Friday, October 29, 2010

Hamster Jam!!!!

   Hey hey hey, I'll apologize first off as we are about on week 9 of being homeless. I smell, we've been sleeping in the car, in the bar, on the floor, if you can think of an uncomfortable place to sleep we have slept in it in the past 72 hours. Its all melting together, a nice couple knocked on the door of our Mercedes the other morning to give us food; we took it.  All in all its a pretty freeing feeling though. 
   Our first destination on our Netherlands extravaganza was Utrecht, an old city echoing with history dating back to the Romans.  Their are still official buildings where salt; being the valuable commodity that it was, was measured for sale.  Theirs a church, separated from its bell tower by about 50 meters, where a renegade tornado, lost obviously, had ripped through the town destroying half of this church.  The only recorded tornado before or since in the Netherlands, if thats not enough to convert you to catholicism I don't know what is.  Such a beautiful old city complete with canals, and what they call wharfs, to protect the city from the raising waters.  Every building had awesome cellars, leading to even more awesome Roman underground lairs, and I love underground lairs.  In one of these cellars we had some of the famous Netherlands 'Coffee', and man it was great, a little to great, just a couple of sips and wow and we were 'caffeinated' for hours, wandering around the city. 
   We managed to do some couch surfing there as well.  We stayed with a great couple, Jeroen and Sanne, who were great hosts.  They both worked during the days, but at night we ate great Netherlands food, discussed some interesting history, for instance did you know the American dollar came from the German something or others which the Dutch called Dullard which we then changed to dollar.  Also we're called Yankees by the English because many Dutch living in the americas; New York previously being called New Amsterdam, named their children Jan (pronounced Yan) and Kees, hence the New York Yankees.  Also we made Mexican food one day for our hosts, I think we will be doing this a lot.  They took us to one of the coolest bars I have ever seen, Derat.  The name literally means 'the rat' in honor of some previous residents found mummified in the basement once the bar was restored.  We ended up hanging out all night with the owner Eric, who gave us tastes of some of the finest liquors and beers from that area, and being that the best beer in the world comes from Belgium, I'd venture to say it was some of the best in the world.

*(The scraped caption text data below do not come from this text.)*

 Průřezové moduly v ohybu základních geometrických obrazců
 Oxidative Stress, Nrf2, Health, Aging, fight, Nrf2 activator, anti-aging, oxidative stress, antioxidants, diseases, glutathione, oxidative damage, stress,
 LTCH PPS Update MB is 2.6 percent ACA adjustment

   After Utrecht, it was a short train ride to none other than the hazy city itself, the Empire of Herb, the Kingdom of Chronic, the Galaxy of Ganja, THE MECCA OF MARIJUANA.... DON DON DON DON DON (theme of 2010 A Space Odyssey) AMSTERDAM!!!!!  DA NAAAAAA.

TO SURVIVE AMSTERDAM:
1.AMSTERDAM 'COFFEE' IS STRONG
Hey their tough guy, come on you smoke all the time, you can take it, no problem.  Wrong.  Take it easy, its legal, its not the space race.
2.SUGAR IS YOUR FRIEND
I'm not refer-ing to the girl you just met in the red light district, drink some orange juice or perhaps an herbal tea with sugar.  Theirs something scientific about it, but lets just say its the lightning to your flux capacitor.  (watch Back to the Future again)
3.PACE YOURSELF
Really you have all the time in the world, don't be a hero, your not going to impress ANYONE with your massive bong hit.  Its legal and they don't care, your just the guy who doesn't know which way is up.

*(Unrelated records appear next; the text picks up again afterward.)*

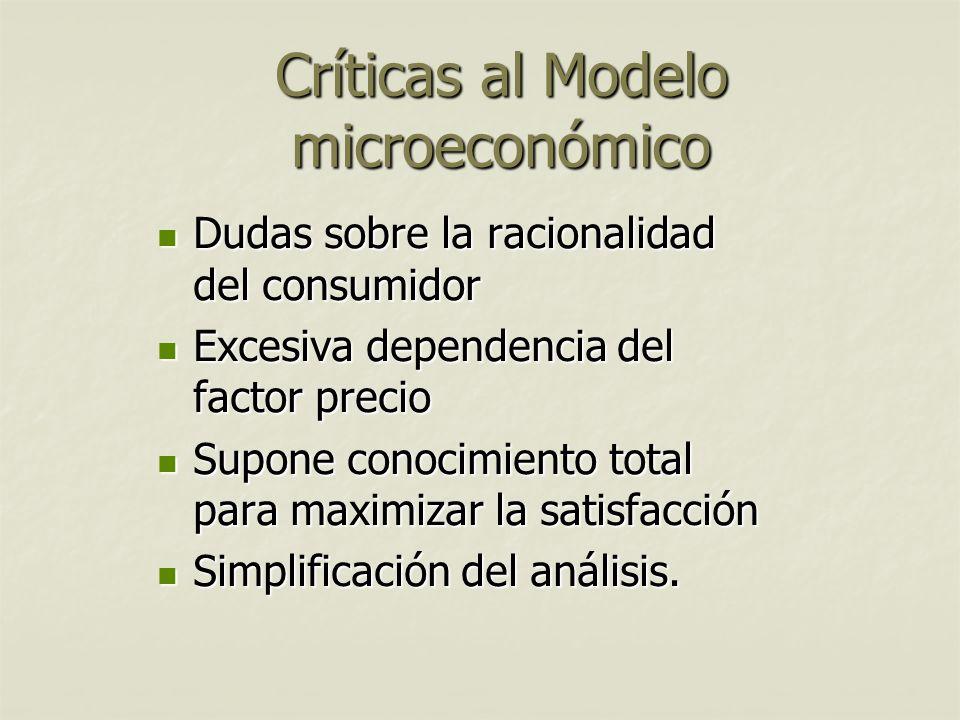 Críticas al Modelo microeconómico Dudas sobre la racionalidad del consumidor Dudas sobre la racionalidad del consumidor Excesiva dependencia del facto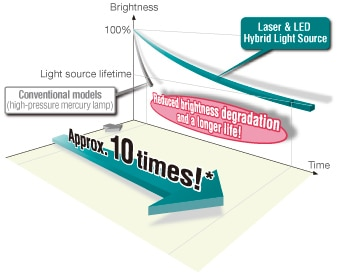 Approximately 20,000-hour long-life light source with less brightness degradation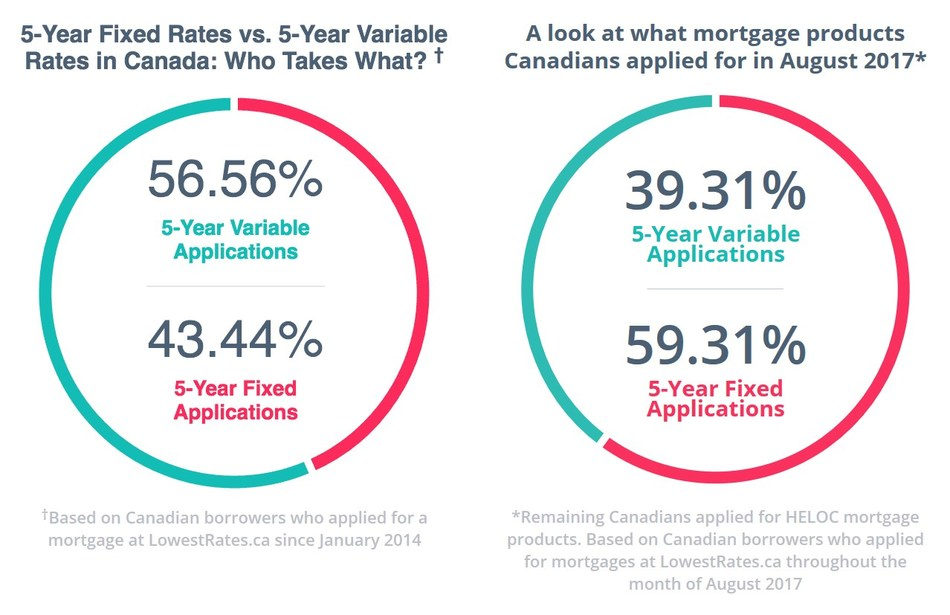 Comparison of consumers looking for variable vs fixed income mortgages before and after rate increase announcement. (CNW Group/LowestRates.ca)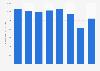Passenger revenue of SkyWest 2014-2018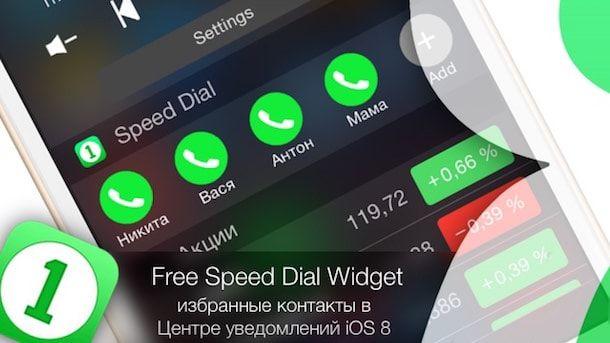 Free Speed Dial Widget – избранные контакты в Центре уведомлений iOS 8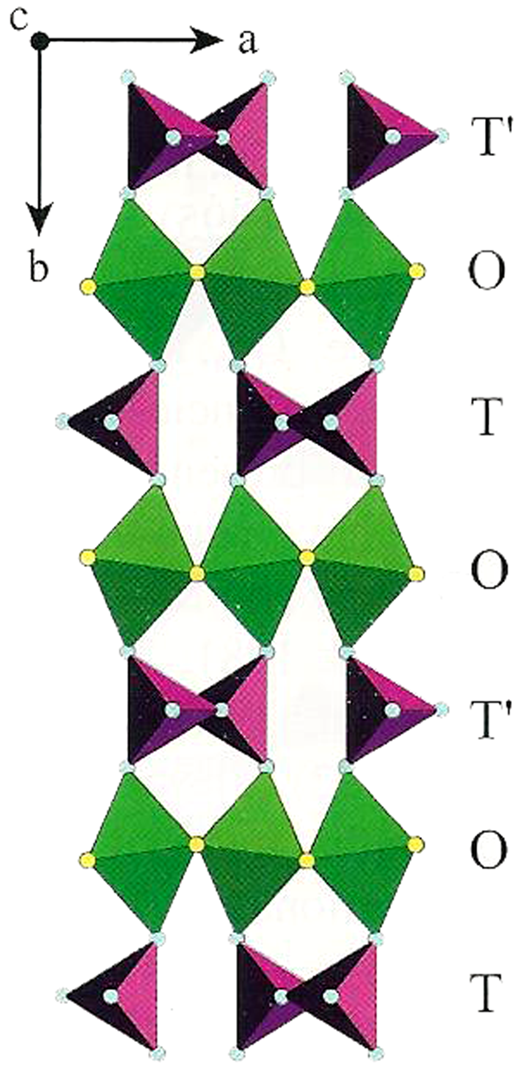 The crystal structure of Ibm2 brownmillerite (Colville and Geller 1971) projected along [001] illustrating the stacking sequence of the octahedral (O) and tetrahedral (T, T′) layers.
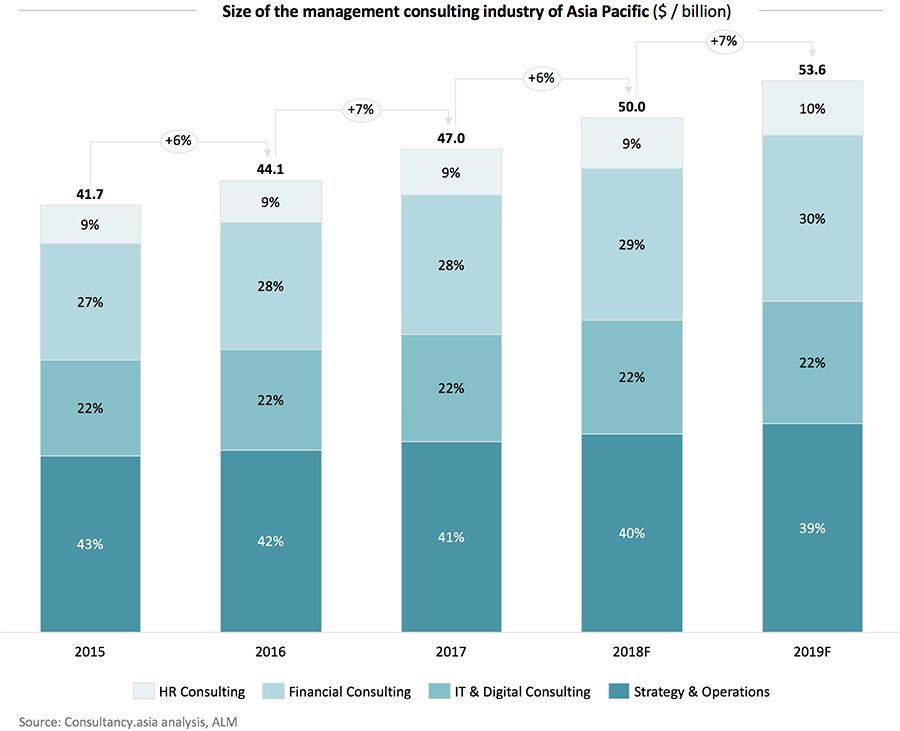 Size of the management consulting industry of Asia Pacific ($ / billion)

4.BEWARE THE MUNCHI MONSTER
These business men are smart, they know exactly what you want.  You stumble hazily out of the 'coffee shop' and there it is like an oasis in the desert, a storefront top to bottom with candy, donuts, cakes, pizza, hot dogs, you name it; but it comes at a price much higher than usual, keep track you stoner.
5.KEEP YOUR DISTANCE
I am speaking of the famous canals, and yes we did see an unsuspecting soul go head over heals into the unexplainably gross water.  This was at midnight and it was freezing, talk about a buzz kill.
6.FORGET THE MAP
Look, your gona be to confused to understand it anyway, and your gona look like a moron staring at it upside-down, so as awkward as its gona be asking directions, the locals are use to it, just stumble in the direction their finger points.
7.DON'T ASK
The lines of legality are hazy, like anywhere, and the shop workers 'don't know anything' so just kick back, take a toke and enjoy.
8.THIS AIN'T THE 60'S
This ones for the older generation, ya you.  I've seen the way you smoke, like your trying to suck a watermelon through a straw.  You do NOT need deep penetration, and for gods sake don't hold it.  We saw two grey hairs being carried out of the shops with that 'man this stuff is strong' look in their eyes.  Just take it easy and don't embarrass us.

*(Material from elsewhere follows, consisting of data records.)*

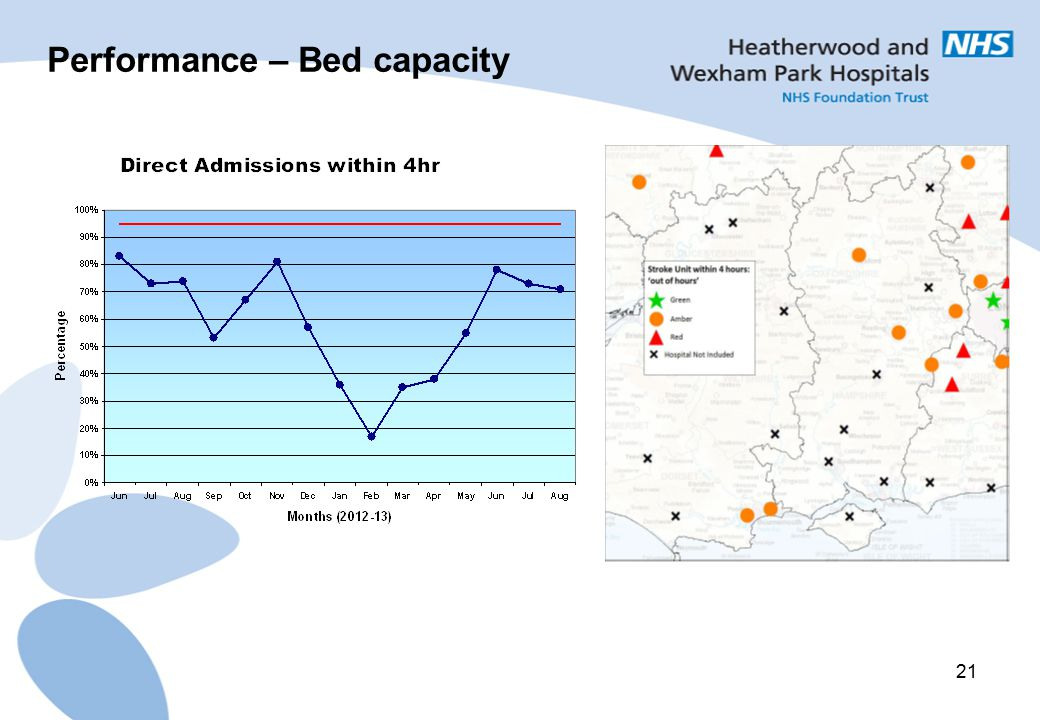 Performance – Bed capacity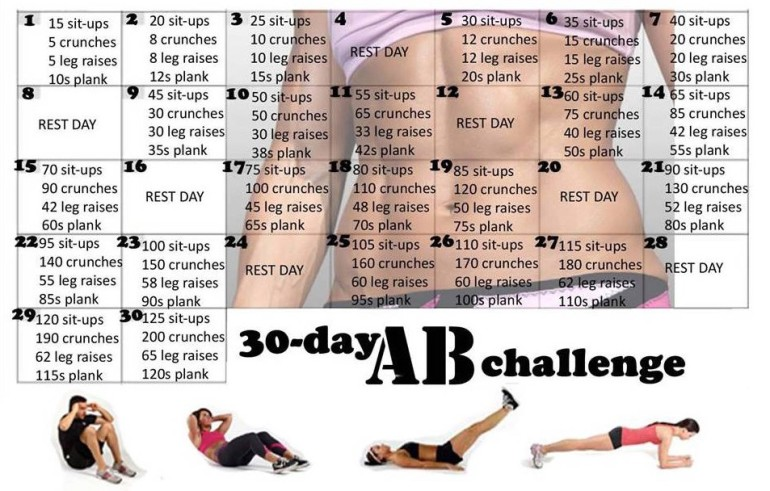 30 Day Abs Challenge June 2015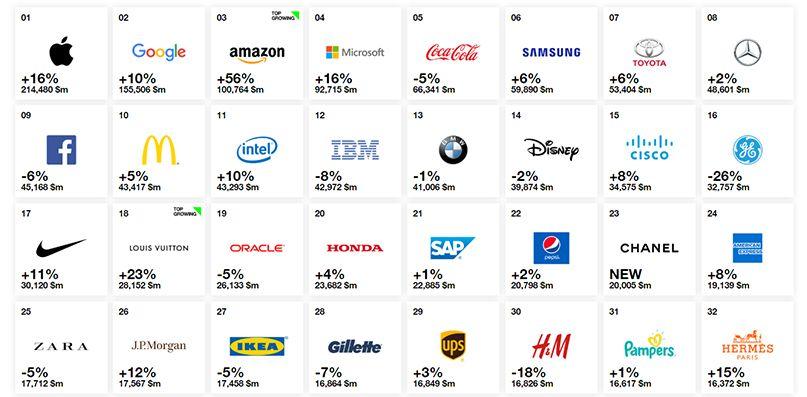 top 100 thương hiệu giá trị nhất 1
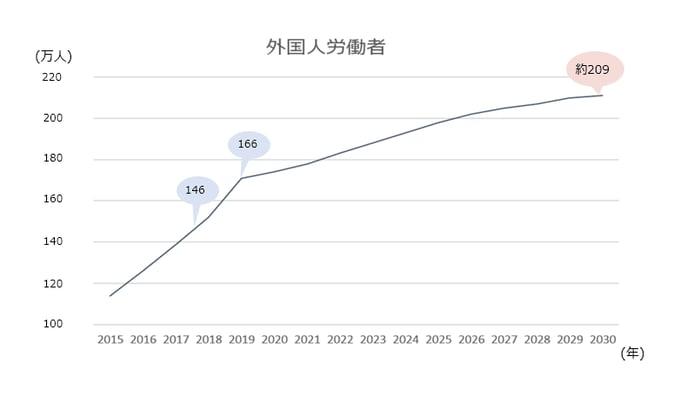 日本の外国人労働者数の推移(2020年以降は見込み値)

9.FIND A SHOP THAT SUITS YOU
Theirs hundreds of these shops, some play techno, some punk, some reggae, it's all about the vibe, so go in, look around and take the time to really pick a winner.
10.IMPORTANT!!!!!
The tenth rule is perhaps the most important rule ever, forget math and really let this one sink into your cranium.  Before you go TELL ME.  I want to go back.  And if you don't because Death himself is threatening you with well, death, then at least have the decency to bring me back a little.

   OK, now that thats out of the way, where were we.  Amsterdam, wright, OK.  To be perfectly honest my memory is a little foggy, but heres the facts.  We went to the Sex Museum, which was eye opening.  These are some open minded people, I think their country motto must be 'whatever.'  It was basically a history of recorded sex throughout the ages, pretty cool.  On those same lines we swaggered through the Red Light District which is defiantly not a lamp store I found out.  Another interesting museum would half to be the Hemp Museum.  You know in that Cheech and Chong movie where they drive the van made from marijuana, well those of us who can remember it laughed at the ridiculous idea, but turns out thats totally possible.  We saw an engine part made by Ducati, pretty nuts.  Oh ya, the bars are nice, but again beware the spins, they can be a duzy.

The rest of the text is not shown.